Main residence and foreign residents
The Treasury Laws Amendment (Reducing Pressure on Housing Affordability Measures No. 2) Bill 2018 which lapsed on the calling of the Federal election, was reintroduced into the House of Reps on 23 October 2019 (with slightly changed name) – with one major amendment.
The original bill contained measures to deny the CGT main residence exemption to foreign residents which, controversially, also captured “Australian expats”.
For example, Jack and Jill purchase a home in Perth in 1998. They live there until they leave Australia in 2019 to live in Singapore. They become foreign residents for tax purposes. In 2022, they sell their Australian home. The proposed law will include the full capital gain, subject to the extent of the availability of the 50% discount, made on the sale in their Australian tax returns.
Proposed amendment
The proposed amendment will provide an exception to the original “denial” measures where a “life event” occurs during the period that a person is a foreign resident — provided the person has only been a foreign resident for a continuous period of six years or less.
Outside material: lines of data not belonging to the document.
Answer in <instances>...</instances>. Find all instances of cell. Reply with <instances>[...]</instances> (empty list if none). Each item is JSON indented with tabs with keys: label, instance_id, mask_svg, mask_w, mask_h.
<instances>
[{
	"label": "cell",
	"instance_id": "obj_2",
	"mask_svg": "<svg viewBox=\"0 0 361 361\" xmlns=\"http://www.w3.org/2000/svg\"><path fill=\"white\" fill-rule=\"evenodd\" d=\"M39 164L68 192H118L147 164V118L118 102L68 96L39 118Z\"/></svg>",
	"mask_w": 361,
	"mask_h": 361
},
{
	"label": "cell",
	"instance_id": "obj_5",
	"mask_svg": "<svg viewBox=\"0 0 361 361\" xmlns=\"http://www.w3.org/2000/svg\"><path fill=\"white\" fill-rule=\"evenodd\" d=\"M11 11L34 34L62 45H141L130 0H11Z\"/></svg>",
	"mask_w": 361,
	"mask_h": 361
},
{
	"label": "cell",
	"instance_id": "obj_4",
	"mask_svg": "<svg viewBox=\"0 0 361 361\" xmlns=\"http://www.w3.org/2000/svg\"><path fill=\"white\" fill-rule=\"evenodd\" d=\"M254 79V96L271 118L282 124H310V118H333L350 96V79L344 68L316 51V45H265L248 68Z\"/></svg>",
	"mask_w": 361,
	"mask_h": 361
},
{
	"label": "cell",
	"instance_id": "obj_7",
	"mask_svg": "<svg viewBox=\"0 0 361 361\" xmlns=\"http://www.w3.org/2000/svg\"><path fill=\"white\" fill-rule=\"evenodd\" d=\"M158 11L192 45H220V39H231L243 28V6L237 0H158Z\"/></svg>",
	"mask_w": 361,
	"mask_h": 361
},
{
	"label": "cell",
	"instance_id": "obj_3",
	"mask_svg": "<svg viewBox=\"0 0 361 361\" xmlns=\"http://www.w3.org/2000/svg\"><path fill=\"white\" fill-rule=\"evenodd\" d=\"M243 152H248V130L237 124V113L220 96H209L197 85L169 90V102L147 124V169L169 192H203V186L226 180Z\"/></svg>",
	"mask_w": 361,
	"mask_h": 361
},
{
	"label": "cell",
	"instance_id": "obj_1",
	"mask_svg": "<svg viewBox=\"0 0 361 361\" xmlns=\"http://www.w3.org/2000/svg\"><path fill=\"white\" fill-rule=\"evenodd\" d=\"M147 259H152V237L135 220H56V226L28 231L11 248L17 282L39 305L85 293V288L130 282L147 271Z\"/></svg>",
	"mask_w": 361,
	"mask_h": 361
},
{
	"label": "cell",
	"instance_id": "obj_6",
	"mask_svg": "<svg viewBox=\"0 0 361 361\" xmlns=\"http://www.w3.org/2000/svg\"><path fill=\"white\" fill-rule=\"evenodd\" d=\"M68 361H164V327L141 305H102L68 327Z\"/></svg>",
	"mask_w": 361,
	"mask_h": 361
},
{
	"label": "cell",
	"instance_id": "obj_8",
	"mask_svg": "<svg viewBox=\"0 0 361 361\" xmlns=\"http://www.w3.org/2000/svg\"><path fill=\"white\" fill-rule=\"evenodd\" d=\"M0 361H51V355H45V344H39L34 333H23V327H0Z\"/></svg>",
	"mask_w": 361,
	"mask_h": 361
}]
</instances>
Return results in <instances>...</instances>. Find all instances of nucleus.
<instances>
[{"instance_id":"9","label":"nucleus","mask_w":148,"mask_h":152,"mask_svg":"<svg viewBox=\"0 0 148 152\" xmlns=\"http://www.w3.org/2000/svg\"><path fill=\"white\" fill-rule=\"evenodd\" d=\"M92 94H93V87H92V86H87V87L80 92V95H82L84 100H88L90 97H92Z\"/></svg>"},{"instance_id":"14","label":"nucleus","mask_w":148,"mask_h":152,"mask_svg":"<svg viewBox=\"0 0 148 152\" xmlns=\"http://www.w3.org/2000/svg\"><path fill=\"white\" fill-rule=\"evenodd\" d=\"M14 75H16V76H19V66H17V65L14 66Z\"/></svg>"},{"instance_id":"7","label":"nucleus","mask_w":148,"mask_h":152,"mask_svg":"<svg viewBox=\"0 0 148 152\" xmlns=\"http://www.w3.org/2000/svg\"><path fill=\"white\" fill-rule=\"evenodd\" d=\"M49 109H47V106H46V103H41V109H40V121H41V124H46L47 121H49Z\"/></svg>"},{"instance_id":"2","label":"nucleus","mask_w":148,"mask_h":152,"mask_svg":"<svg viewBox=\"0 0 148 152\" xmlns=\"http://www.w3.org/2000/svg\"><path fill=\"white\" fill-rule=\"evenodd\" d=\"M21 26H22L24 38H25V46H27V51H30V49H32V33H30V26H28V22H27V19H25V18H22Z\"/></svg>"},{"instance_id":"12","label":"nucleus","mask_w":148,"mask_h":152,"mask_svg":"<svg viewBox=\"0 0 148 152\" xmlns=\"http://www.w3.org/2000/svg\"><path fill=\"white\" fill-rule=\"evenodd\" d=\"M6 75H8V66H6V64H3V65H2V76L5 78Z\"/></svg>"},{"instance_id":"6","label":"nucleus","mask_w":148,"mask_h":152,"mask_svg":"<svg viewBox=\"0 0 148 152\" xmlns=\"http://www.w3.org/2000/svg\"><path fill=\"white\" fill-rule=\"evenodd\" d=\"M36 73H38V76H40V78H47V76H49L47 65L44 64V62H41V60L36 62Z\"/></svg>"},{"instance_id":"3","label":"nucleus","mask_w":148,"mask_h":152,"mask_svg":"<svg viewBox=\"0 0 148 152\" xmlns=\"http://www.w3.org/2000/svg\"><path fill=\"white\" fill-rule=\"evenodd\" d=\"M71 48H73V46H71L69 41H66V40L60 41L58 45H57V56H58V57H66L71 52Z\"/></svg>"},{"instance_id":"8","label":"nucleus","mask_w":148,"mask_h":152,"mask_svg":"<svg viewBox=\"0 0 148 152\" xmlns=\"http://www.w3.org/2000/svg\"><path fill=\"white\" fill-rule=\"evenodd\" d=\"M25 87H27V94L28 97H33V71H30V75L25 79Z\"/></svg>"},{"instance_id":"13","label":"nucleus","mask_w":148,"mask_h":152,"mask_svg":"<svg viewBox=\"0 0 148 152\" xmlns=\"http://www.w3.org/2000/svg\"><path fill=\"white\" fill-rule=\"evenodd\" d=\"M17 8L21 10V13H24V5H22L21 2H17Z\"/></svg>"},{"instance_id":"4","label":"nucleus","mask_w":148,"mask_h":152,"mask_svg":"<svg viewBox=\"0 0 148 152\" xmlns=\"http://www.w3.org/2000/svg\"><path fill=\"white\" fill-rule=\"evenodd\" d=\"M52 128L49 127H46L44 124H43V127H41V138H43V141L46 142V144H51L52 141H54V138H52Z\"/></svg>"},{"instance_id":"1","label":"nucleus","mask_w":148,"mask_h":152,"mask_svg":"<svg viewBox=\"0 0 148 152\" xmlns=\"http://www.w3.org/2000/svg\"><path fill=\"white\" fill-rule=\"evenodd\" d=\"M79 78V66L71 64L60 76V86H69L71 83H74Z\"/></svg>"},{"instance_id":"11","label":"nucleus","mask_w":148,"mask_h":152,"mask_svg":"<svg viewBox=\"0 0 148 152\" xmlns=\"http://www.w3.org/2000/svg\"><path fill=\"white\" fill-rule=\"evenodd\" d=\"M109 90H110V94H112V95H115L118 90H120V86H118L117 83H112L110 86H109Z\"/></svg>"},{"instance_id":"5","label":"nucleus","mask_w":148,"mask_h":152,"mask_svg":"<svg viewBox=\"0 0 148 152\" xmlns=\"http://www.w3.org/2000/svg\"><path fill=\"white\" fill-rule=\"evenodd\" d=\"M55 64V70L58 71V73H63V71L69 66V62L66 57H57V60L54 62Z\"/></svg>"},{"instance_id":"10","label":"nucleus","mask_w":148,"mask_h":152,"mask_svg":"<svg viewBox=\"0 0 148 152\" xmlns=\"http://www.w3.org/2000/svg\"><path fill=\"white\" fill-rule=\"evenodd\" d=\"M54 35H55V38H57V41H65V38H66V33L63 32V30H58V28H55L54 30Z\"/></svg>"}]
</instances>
These defined “life events” are:
- Terminal medical condition — which requires that during the period of a person’s foreign residency, either they, their spouse or their child who was under 18 years of age is certified with a “terminal medical condition” (in terms of the relevant requirements in the Income Tax Assessment Regulations 1997).
- Death — which covers the death of a person who is a foreign resident, their spouse or a child under 18 years of age during the period of the person’s foreign residency.
- Divorce or separation — which requires a disposal or dealing in the main residence between the foreign resident and their spouse in the event of divorce or separation or similar maintenance agreements (but only where such dealing would be entitled to CGT marriage or breakdown roll-over relief under Subdiv 126-A).
However, the original measures will continue to apply to a person who has been a foreign resident for more than six years (that is, an “excluded foreign resident”), even if such a “life event” happens to that person during their period of foreign residency.
Date of effect:The measures apply to CGT events happening at or after their announcement at 7.30 pm, by legal time in the ACT, on 9 May 2017. However, under grandfathering provisions, properties held prior to this date will only be affected by the measures if subject to a CGT event after 30 June 2020.
Principal asset test and TARP
The bill also contains measures to address an integrity issue in relation to a foreign resident’s CGT liability on “taxable Australian real property” in terms of the “principal asset” test. The measures will require a foreign resident to consider interests held by its associates, if it disposes of an indirect interest in Australian real property. The measure is aimed at preventing circumvention of the principal asset test by any disaggregation of holdings of membership interests.
Date of effect: The measures apply to foreign residents that hold indirect interests in Australian real property from 7.30 pm Australian EST on 9 May 2017.
CGT incentives for affordable housing
The bill contains measures to allow resident investors in “eligible affordable rental housing” to obtain an additional 10% CGT discount (on top of the existing 50% discount). The additional CGT discount will be available to resident investors who hold affordable housing directly or through certain trusts.
However, to qualify for the additional discount, the affordable housing must be held for a period of at least three years from the start date of the measure and be managed through a registered community housing provider in accordance with state and territory housing policies and registration requirements.
Date of effect: This measure applies to capital gains realised by investors from CGT events occurring from 1 January 2018 for affordable housing tenancies that start before, on or after 1 January 2018.
Near new dwelling interests
The bill also contains a technical amendment that enables a reconciliation payment to be made by developers who sell dwellings to foreign persons under a “near new dwelling exemption certificate”.
Note that this amendment operates in conjunction with measures contained in the Foreign Acquisitions and Takeovers Fees Imposition Amendment (Near new Dwelling Interests) Bill 2019 (which was also introduced into the House of Reps on 23 October 2019) to create a reconciliation mechanism to ensure that where a near-new dwelling is sold by a developer to a foreign person, the developer provides a reconciliation payment in respect of that sale.
Date of effect: This amendment applies from 1 July 2017.